**Page excerpt**.
# # # # # # #

Thursday, May 17, 2012

The RYS Flashback Machine. Six Years Ago Today.

WEDNESDAY, MAY 17, 2006

Quit

I cleaned out my office over the past two days. No more teaching. Today's the first day that I'm not a college professor. I've been teaching a dozen years, the last 6 at a medium sized state university in the northeast.

I tell my friends outside the academy that I just got tired of babysitting, and that's as close as I can come to explaining it to anyone.

When I was in college, it never occurred to me that I was there to be placated and entertained. I wasn't brought up in a time when every spelling bee contestant got a ribbon, and where every soccer team went home at the end of the year with a 4 foot high trophy. College was tough, and it was worth something.

But something happened - or so it seems - between the end of college and the end of grad school. As soon as I started teaching I was pressured in minor and major ways to ease the students through the big educational machine. Low student evaluations - always a result of tough classes or "honest" grading - resulted in ominous visits to the chair's office or the Dean's office.

# # # # # # #

**Exercise data**.
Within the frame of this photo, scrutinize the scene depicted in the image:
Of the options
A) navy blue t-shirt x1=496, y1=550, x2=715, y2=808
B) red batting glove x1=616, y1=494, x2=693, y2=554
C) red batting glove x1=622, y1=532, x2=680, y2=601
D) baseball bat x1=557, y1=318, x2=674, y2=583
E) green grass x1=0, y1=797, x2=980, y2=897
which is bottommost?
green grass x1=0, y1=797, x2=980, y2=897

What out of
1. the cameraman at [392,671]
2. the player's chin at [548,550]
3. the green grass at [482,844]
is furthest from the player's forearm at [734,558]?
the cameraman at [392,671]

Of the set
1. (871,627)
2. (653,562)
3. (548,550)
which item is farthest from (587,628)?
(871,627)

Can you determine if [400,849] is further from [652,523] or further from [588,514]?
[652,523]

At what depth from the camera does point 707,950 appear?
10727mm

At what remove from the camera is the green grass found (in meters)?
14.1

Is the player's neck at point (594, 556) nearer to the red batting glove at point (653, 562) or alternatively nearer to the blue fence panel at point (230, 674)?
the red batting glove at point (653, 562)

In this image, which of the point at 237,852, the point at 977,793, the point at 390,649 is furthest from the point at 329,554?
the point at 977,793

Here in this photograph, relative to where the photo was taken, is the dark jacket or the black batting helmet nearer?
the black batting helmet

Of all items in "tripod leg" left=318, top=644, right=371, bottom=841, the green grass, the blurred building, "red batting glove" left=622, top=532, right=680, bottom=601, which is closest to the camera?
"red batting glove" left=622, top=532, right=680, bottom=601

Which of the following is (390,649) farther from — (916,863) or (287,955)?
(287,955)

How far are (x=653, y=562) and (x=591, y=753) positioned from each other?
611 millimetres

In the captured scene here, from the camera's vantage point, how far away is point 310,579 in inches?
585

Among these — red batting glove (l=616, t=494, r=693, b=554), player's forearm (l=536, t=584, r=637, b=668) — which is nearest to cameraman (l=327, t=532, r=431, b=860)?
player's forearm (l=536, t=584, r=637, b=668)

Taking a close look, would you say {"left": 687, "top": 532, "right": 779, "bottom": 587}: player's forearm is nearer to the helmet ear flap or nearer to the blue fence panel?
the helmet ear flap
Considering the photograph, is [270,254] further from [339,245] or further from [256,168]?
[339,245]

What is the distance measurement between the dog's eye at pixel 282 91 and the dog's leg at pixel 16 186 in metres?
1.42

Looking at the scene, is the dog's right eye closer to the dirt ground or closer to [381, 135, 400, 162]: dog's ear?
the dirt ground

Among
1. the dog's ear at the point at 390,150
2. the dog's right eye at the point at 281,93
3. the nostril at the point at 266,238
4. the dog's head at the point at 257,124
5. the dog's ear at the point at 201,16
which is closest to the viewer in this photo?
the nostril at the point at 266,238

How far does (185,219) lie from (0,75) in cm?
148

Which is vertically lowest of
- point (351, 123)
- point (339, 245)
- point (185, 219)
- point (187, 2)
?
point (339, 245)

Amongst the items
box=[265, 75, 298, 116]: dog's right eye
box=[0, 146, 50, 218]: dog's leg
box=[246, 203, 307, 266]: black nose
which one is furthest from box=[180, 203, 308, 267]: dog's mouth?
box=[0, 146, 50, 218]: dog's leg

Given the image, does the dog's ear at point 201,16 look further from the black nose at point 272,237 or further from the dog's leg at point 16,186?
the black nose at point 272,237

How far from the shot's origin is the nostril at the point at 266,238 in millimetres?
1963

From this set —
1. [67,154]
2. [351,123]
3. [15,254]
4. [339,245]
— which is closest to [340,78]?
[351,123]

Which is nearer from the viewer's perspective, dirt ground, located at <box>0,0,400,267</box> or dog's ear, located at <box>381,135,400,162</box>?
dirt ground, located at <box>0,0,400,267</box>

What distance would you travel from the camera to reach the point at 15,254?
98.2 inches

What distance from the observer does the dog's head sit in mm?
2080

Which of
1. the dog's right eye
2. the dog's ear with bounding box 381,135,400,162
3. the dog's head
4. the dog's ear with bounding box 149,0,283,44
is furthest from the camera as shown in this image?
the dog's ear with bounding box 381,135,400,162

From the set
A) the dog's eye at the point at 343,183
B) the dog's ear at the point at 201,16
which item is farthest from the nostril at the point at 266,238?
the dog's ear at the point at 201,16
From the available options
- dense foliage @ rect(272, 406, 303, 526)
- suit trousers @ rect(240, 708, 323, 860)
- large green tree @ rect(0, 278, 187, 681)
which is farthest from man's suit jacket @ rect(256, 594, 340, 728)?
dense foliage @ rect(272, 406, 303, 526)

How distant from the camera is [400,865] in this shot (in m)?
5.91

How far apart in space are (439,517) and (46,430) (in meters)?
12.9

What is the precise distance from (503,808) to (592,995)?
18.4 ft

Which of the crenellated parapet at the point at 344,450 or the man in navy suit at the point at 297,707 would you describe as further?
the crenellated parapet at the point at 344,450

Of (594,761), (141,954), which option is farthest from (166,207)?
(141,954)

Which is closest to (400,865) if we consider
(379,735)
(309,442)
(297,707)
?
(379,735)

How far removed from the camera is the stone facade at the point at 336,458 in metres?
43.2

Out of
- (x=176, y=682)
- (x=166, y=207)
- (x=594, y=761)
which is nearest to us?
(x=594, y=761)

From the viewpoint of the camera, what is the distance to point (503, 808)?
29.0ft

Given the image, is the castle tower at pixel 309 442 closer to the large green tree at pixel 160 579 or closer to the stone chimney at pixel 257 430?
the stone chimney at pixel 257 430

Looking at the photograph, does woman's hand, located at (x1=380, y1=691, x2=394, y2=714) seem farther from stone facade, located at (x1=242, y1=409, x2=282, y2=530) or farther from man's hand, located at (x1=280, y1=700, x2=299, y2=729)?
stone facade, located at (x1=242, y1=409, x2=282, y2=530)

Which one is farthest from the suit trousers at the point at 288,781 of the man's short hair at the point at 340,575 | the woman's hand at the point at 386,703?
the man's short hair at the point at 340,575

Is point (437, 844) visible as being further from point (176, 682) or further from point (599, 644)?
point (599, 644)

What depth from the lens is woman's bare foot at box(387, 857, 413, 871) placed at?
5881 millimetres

# # # # # # #

**Your tasks**.
a – Copy the records word for word, from the line containing "How far removed" through the last line of the records.
b – Write the next part of the post about leaving college teaching, picking up after its last sentence.

**The results**.
a –
How far removed from the camera is the stone facade at the point at 336,458 in metres?
43.2

Out of
- (x=176, y=682)
- (x=166, y=207)
- (x=594, y=761)
which is nearest to us?
(x=594, y=761)

From the viewpoint of the camera, what is the distance to point (503, 808)?
29.0ft

Given the image, is the castle tower at pixel 309 442 closer to the large green tree at pixel 160 579 or closer to the stone chimney at pixel 257 430?
the stone chimney at pixel 257 430

Looking at the photograph, does woman's hand, located at (x1=380, y1=691, x2=394, y2=714) seem farther from stone facade, located at (x1=242, y1=409, x2=282, y2=530) or farther from man's hand, located at (x1=280, y1=700, x2=299, y2=729)?
stone facade, located at (x1=242, y1=409, x2=282, y2=530)

Which one is farthest from the suit trousers at the point at 288,781 of the man's short hair at the point at 340,575 | the woman's hand at the point at 386,703?
the man's short hair at the point at 340,575

Is point (437, 844) visible as being further from point (176, 682) or further from point (599, 644)?
point (599, 644)

What depth from the lens is woman's bare foot at box(387, 857, 413, 871) placed at?
5881 millimetres

b –
And so I slacked off like my colleagues had done, became popular, and taught less and less. I won a teaching award 2 years ago. We have 350 faculty members and I was chosen professor of the year. I'm glad I didn't have to make a speech because I would have choked. I knew I wasn't a good teacher. I had become an entertaining facilitator and that was all. That I was good at that brings me nothing but unhappiness.

And so I got sicker and sicker of it. Sicker of the entitlement and the low expectations of everyone around me. My colleagues have drunk up the Kool-Aid and they look at me like I have two heads when I say I can't do it anymore.

I don't have a job, but thankfully my wife has worked a long time in the bio-tech world and I can probably have a year to figure out a new career. But it won't be teaching. At least not in a traditional college or university. Those places are now - by and large - jokes. So little is expected that drunk and horny students make the Dean's list, and we all smile and pat ourselves on the back for making it so.

I guess I shouldn't say "we" anymore. It's your problem now. I quit.

6 comments:

  1. A couple of years ago I was teetering on this same spot.

    What brought me out of it was just giving up on the notion that I owed anyone anything with my teaching, not the Dean, not the students

    I returned to doing exactly what I thought was right, damn the consequences.

    After that I could live with myself. If I'd not made that breakthrough, I'd have quit, too.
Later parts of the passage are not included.